— START OF Passage provided —
# post pic(s) of your carrier(s)!!



## lalaNlucky

on the 6th page of her pet flys carrier


----------



## Katie

heres mine. i LOVE it, but ive never been able to use it (my chis are chickens) so its actually for sale now in buyers/sellers. i love this thread idea though. they have so many different carriers itll be cool to see the variety. i think you should post a new one of your carrier. its so cute!


----------



## waistfull

I love that carrier. It's too cute!! I also like the pink!


----------



## kayleighheartsxchix

i dont have a carrier,never got round to buying one, i guess my arms one though!!


----------



## Boogaloo

Here is the one I have...Lola loves it. I mainly just use it in the car while I am driving.


----------



## sullysmum

Heres mine


----------



## Jill

Reuben's too big for any carrier!!!  
So I'm his carrier!!!
Jill


----------



## kayleighheartsxchix

awwwwww that second pic is soo cute


----------



## Hello.Kittie

Jill said:


> Reuben's too big for any carrier!!!
> So I'm his carrier!!!
> Jill


But they have different sizes of carriers. Some can handle up to 20 pounds.


----------



## Jen

those are all really nice carriers


----------



## lalaNlucky

aw you all have cute carriers!! this is fun 

i'll post a couple of the two I have whenever i get the digital camera from the boyfriends house


----------



## Jill

Hello.Kittie said:


> Jill said:
> 
> 
> 
> Reuben's too big for any carrier!!!
> So I'm his carrier!!!
> Jill
> 
> 
> 
> But they have different sizes of carriers. Some can handle up to 20 pounds.
Click to expand...


I just can't fathom lugging around a 3 lb bag with an 8.5 lb Chihuahua inside...he loves to walk...it's healthier for him to get the exercise...if he was a smaller dog, I'd totally do the bag-thing...but..._now_?????
Jill


----------



## TareG

Halle in her carrier. She likes it a lot, but only if she can stick her head out 










I kinda wish I could get a little bigger one though for when we are gonna be shopping for a long time.


----------



## lalaNlucky

aww is that one of the juicy carriers?
i heard those were a bit snug, how much does your baby weigh?


----------



## ~Jessie~

I'm getting a Juicy carrier (a late V-day present)...lol. I'm pretty sure it holds up to 5lbs. I'll post pics when I get it as well.


----------



## Katie

i love your carrier TareG! halle looks perfect in it. theyre matching  i have the same tv clicker/remote as you :wave:


----------



## lecohen

Hiya...
— END OF Passage provided —
— START OF Items —
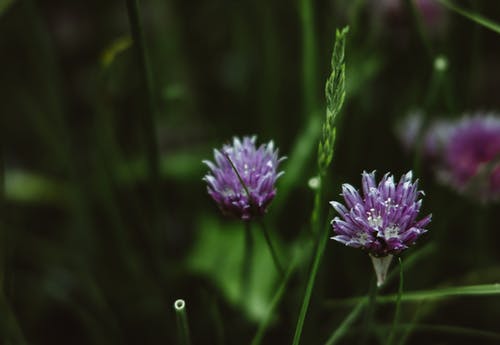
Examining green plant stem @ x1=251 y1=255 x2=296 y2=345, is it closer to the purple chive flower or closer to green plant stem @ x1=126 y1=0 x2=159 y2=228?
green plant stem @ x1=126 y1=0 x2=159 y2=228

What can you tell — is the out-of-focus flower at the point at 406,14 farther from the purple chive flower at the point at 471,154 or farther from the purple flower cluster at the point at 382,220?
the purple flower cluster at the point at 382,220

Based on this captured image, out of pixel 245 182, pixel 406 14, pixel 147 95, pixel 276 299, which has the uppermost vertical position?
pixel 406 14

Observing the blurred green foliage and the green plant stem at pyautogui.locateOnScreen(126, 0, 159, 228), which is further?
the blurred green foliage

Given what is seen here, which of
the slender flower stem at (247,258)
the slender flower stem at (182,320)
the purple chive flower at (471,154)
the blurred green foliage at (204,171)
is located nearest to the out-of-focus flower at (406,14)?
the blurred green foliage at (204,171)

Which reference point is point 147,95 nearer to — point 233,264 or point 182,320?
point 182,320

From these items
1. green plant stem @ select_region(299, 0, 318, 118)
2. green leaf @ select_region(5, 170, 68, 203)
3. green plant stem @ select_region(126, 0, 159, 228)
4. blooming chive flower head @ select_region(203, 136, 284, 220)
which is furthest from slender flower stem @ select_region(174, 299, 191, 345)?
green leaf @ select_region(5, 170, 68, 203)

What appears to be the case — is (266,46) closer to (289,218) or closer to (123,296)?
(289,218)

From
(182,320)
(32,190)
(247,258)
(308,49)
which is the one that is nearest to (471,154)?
— END OF Items —
— START OF Items —
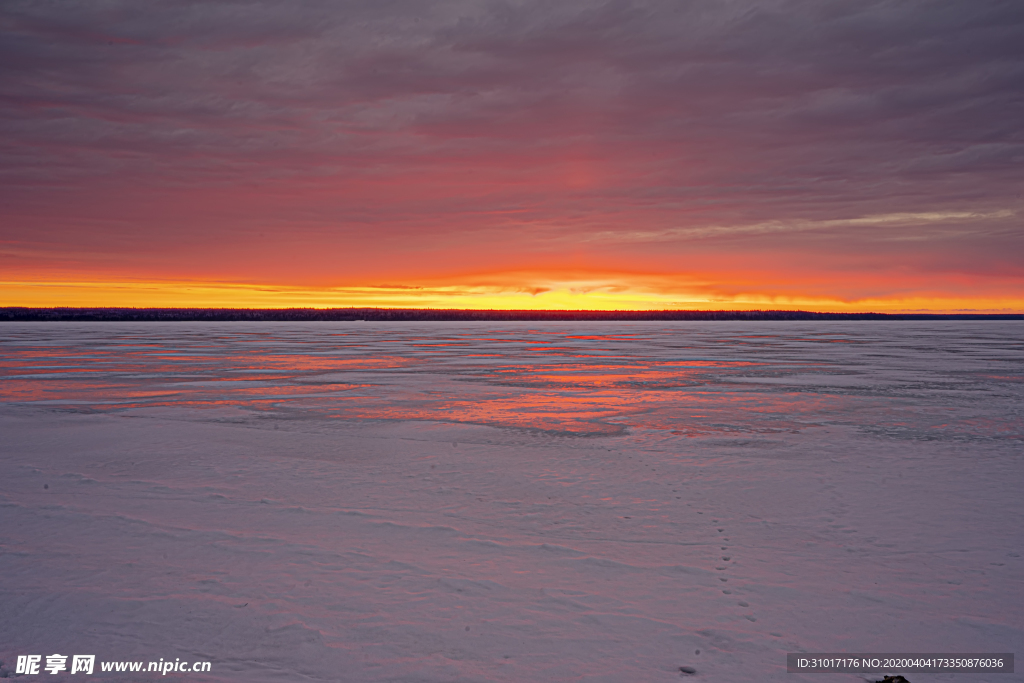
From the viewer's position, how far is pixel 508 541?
— END OF Items —
— START OF Items —
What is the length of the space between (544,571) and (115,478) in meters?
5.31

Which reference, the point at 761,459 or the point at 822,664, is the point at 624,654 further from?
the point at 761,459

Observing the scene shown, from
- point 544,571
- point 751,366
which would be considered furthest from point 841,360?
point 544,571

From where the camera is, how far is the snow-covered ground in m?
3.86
— END OF Items —
In the carrier thread, why does Jill not put Reuben in a carrier even though carriers come in larger sizes? Answer in one to three sentences. These rows have nothing to do with the carrier thread.

She can't picture carrying a 3 lb bag with an 8.5 lb Chihuahua inside. Reuben loves to walk, and the exercise is healthier for him. She would use a bag if he were a smaller dog.